▶ _What is being asked_:
Reproduce verbatim everything from the line containing "Given what is shown in this image, what" down to the final line of the lines below, including both ends.
__________
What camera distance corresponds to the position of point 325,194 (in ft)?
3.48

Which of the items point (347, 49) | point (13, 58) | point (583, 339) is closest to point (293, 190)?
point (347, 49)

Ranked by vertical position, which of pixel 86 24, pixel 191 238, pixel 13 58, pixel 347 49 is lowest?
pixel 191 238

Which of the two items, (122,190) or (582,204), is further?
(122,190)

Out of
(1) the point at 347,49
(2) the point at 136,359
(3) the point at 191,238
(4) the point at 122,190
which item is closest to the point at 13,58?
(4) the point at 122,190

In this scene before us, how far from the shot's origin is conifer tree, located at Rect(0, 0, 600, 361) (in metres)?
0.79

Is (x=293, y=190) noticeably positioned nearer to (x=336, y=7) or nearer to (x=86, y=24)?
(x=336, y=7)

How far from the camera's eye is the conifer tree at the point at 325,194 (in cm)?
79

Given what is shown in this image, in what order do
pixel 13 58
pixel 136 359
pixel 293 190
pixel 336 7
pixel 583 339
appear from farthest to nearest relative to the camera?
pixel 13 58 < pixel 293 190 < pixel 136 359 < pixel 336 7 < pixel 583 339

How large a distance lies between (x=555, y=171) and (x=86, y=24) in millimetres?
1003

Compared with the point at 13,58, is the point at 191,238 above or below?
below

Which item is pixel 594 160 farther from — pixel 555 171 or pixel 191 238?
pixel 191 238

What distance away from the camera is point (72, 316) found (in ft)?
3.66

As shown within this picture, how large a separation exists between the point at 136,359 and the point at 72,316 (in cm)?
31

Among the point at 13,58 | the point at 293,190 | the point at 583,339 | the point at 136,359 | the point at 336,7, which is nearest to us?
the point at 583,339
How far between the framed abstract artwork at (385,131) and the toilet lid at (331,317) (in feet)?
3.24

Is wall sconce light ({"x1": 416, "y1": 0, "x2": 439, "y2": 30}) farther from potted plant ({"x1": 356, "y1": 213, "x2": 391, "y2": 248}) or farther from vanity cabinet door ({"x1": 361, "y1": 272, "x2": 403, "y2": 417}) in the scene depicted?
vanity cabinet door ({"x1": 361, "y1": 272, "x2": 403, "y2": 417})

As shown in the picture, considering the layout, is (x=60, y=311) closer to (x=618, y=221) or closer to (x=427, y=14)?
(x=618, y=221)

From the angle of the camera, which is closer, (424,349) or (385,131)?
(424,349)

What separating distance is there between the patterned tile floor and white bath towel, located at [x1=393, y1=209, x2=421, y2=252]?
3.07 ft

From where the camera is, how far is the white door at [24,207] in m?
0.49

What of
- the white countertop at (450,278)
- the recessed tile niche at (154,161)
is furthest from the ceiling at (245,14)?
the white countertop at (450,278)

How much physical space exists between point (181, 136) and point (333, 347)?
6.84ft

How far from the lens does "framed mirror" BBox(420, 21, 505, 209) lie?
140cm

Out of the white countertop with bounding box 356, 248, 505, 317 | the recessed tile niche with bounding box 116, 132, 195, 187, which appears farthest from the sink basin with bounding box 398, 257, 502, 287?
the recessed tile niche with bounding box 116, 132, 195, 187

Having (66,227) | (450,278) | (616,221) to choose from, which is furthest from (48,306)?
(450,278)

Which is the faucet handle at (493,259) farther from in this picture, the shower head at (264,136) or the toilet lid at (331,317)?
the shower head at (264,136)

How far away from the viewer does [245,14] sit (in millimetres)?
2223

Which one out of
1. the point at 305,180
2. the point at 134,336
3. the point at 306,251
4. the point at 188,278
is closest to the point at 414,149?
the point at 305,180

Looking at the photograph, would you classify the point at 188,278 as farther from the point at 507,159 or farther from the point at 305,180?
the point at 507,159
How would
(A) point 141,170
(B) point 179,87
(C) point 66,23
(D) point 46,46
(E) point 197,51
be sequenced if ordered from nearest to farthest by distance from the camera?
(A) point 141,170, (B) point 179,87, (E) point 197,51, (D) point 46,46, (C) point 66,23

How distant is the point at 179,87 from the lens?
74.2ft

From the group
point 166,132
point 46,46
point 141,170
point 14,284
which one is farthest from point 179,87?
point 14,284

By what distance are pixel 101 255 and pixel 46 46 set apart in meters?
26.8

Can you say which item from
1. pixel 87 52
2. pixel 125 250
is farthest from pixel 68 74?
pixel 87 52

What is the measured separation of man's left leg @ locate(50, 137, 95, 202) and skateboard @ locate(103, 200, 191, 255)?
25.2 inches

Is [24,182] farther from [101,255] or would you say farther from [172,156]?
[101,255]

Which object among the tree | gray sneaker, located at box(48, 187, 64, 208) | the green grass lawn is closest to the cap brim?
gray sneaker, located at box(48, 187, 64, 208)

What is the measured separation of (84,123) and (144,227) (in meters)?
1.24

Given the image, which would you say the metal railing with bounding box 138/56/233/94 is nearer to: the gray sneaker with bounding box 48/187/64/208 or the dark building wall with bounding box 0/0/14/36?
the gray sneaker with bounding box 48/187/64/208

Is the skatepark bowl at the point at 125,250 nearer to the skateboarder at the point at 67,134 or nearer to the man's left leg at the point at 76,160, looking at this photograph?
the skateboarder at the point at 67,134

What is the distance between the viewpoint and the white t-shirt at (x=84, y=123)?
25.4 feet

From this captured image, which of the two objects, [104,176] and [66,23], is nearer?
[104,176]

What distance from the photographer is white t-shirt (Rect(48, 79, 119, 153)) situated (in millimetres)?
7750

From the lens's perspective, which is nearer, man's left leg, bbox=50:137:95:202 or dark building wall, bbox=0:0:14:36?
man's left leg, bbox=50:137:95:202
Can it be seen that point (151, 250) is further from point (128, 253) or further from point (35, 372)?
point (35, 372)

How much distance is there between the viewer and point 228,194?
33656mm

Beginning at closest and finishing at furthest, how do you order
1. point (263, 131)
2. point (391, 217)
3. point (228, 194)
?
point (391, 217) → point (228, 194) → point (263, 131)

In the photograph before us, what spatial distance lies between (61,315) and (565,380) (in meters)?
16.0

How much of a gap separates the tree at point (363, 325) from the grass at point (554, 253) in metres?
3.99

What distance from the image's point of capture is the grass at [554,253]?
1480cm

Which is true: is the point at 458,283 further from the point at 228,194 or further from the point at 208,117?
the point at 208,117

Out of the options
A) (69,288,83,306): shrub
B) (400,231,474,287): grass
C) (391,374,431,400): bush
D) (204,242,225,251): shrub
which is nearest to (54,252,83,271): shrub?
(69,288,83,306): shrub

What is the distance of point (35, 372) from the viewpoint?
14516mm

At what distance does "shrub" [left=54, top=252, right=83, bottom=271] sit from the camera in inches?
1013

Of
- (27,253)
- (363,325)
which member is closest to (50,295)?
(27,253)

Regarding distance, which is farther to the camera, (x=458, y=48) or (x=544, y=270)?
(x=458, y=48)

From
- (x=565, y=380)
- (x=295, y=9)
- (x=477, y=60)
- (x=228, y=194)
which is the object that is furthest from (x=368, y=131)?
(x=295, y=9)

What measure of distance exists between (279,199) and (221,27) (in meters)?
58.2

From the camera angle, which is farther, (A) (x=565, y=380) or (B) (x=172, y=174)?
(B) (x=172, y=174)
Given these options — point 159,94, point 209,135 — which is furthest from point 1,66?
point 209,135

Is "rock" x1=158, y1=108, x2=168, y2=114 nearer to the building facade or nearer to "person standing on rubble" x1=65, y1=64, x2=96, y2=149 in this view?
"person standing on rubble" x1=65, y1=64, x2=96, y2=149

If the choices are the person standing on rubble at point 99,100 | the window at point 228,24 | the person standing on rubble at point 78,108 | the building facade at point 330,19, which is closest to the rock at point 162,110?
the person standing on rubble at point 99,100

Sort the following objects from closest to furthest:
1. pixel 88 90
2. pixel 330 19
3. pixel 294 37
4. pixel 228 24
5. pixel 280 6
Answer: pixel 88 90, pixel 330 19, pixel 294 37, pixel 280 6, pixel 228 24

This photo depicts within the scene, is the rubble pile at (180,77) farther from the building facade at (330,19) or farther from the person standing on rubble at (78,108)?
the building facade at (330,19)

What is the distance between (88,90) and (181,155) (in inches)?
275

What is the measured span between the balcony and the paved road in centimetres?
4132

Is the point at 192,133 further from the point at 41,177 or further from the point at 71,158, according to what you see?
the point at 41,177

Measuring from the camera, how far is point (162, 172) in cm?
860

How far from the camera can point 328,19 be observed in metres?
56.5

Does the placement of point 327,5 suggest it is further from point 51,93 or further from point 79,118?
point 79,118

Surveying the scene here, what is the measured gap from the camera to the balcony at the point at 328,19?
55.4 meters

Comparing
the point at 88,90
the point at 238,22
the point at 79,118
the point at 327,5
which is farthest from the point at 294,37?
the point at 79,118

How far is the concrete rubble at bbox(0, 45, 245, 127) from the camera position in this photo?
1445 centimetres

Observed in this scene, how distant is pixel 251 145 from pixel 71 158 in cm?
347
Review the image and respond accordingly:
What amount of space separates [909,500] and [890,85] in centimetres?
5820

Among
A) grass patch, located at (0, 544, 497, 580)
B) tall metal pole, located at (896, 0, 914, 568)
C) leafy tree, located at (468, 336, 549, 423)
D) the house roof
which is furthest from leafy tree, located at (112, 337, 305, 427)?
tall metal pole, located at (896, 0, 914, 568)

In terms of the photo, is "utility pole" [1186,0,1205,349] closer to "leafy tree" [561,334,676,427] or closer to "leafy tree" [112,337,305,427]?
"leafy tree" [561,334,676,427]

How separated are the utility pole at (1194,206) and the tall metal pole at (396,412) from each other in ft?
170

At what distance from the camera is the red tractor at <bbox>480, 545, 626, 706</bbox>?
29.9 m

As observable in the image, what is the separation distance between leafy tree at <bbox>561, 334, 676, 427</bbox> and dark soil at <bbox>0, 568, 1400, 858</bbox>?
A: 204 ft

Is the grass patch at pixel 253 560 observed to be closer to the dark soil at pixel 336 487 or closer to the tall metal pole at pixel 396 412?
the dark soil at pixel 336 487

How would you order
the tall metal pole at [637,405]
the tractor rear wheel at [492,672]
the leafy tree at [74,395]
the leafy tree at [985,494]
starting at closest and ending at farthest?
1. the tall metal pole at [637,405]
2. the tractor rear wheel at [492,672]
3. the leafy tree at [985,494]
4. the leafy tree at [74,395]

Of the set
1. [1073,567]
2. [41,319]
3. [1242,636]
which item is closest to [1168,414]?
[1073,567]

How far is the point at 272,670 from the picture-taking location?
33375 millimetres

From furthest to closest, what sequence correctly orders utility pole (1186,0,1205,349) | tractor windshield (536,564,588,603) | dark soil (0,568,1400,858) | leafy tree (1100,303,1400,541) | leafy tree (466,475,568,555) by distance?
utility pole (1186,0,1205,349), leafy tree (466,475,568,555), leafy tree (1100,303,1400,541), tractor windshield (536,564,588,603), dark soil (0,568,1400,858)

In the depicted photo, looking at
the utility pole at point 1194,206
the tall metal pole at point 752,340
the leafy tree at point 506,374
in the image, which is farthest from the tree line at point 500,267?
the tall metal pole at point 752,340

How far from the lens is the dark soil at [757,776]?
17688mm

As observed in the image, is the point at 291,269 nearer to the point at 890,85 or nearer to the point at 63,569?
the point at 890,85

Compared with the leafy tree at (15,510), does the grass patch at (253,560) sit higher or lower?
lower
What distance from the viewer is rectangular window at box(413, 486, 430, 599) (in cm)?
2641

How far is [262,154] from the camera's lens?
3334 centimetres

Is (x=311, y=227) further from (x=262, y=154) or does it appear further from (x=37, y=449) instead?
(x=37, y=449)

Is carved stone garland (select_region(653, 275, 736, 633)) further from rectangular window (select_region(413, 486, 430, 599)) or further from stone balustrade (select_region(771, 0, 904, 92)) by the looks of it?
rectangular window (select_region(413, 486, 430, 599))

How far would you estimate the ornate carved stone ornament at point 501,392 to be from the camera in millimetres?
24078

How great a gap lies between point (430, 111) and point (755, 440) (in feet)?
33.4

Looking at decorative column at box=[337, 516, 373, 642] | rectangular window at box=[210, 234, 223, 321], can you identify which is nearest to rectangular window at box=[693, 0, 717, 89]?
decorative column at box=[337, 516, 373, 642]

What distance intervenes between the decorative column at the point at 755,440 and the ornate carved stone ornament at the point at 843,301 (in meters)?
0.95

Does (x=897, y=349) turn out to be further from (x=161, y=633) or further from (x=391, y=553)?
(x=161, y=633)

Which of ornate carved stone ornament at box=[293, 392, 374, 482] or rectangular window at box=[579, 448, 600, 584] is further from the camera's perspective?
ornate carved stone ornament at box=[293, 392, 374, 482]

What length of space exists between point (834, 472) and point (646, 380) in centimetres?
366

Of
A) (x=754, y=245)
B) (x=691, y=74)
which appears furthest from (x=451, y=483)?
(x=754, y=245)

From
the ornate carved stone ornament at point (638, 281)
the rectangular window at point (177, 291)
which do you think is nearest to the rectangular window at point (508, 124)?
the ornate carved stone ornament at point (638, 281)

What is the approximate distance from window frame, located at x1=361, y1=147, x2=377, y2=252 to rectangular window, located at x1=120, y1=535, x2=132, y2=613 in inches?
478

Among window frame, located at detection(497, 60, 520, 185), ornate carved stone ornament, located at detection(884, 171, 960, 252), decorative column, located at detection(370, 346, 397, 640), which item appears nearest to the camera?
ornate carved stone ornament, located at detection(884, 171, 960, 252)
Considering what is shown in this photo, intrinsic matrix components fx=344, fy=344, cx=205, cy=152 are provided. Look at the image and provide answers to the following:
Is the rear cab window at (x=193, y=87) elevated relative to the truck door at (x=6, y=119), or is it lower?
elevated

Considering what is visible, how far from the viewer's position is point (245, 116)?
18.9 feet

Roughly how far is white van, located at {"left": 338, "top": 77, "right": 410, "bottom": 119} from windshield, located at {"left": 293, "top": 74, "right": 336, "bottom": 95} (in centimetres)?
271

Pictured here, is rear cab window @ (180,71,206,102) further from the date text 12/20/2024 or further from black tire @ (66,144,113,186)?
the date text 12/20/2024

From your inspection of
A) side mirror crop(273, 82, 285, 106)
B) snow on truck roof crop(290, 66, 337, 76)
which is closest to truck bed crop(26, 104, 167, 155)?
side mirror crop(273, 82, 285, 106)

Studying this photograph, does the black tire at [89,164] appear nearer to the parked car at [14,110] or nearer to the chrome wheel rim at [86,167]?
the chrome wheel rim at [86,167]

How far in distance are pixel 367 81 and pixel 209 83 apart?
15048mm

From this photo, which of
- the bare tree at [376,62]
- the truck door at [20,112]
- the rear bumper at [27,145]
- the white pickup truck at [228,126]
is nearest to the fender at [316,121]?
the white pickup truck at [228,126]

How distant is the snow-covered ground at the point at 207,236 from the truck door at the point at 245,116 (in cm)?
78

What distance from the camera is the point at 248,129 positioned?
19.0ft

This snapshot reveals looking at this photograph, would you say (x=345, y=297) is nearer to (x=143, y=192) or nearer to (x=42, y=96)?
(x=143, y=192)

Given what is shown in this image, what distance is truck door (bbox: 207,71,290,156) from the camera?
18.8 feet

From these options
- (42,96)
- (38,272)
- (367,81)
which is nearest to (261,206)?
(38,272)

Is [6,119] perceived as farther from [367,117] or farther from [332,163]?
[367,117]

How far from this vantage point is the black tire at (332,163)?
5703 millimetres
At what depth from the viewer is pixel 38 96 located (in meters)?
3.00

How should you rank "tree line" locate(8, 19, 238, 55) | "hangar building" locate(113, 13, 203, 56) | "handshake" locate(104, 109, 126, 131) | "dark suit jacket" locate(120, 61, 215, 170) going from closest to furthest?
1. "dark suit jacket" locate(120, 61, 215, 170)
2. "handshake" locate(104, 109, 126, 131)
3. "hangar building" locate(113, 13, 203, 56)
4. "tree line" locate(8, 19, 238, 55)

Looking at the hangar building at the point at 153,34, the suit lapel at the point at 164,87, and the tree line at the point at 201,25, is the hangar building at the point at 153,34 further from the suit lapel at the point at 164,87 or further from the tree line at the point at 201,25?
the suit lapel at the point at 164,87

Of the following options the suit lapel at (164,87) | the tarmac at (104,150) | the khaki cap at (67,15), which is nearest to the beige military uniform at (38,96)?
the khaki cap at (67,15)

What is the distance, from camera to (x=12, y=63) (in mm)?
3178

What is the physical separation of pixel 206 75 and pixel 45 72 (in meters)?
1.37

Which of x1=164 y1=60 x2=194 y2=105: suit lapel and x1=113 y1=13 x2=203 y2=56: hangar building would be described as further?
__________
▶ _Response to this task_:
Given what is shown in this image, what distance is truck door (bbox: 207,71,290,156) from the camera?
18.8 feet

From these options
- (42,96)
- (38,272)
- (367,81)
which is nearest to (261,206)?
(38,272)

Is [6,119] perceived as farther from [367,117] or farther from [332,163]?
[367,117]

How far from this vantage point is the black tire at (332,163)?
5703 millimetres
At what depth from the viewer is pixel 38 96 located (in meters)?
3.00

How should you rank "tree line" locate(8, 19, 238, 55) | "hangar building" locate(113, 13, 203, 56) | "handshake" locate(104, 109, 126, 131) | "dark suit jacket" locate(120, 61, 215, 170) going from closest to furthest?
1. "dark suit jacket" locate(120, 61, 215, 170)
2. "handshake" locate(104, 109, 126, 131)
3. "hangar building" locate(113, 13, 203, 56)
4. "tree line" locate(8, 19, 238, 55)

Looking at the hangar building at the point at 153,34, the suit lapel at the point at 164,87, and the tree line at the point at 201,25, is the hangar building at the point at 153,34 further from the suit lapel at the point at 164,87 or further from the tree line at the point at 201,25?
the suit lapel at the point at 164,87

Of the following options the suit lapel at (164,87) | the tarmac at (104,150) | the khaki cap at (67,15), which is nearest to the beige military uniform at (38,96)?
the khaki cap at (67,15)

What is the distance, from camera to (x=12, y=63) (in mm)?
3178

What is the physical separation of pixel 206 75 and pixel 45 72 (in meters)?
1.37

Which of x1=164 y1=60 x2=194 y2=105: suit lapel and x1=113 y1=13 x2=203 y2=56: hangar building would be described as further?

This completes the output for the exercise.